Scene geometry questions:
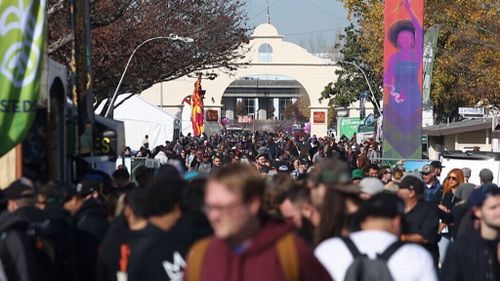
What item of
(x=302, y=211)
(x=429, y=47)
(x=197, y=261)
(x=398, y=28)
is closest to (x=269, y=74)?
(x=429, y=47)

▶ **What you need to do**: Format the listing above as a JSON array of strings, with one string for each line. Omit blank lines and the pictures.

▶ **The completed task**:
[
  "What item of",
  "(x=302, y=211)",
  "(x=429, y=47)",
  "(x=197, y=261)",
  "(x=398, y=28)",
  "is closest to (x=269, y=74)?",
  "(x=429, y=47)"
]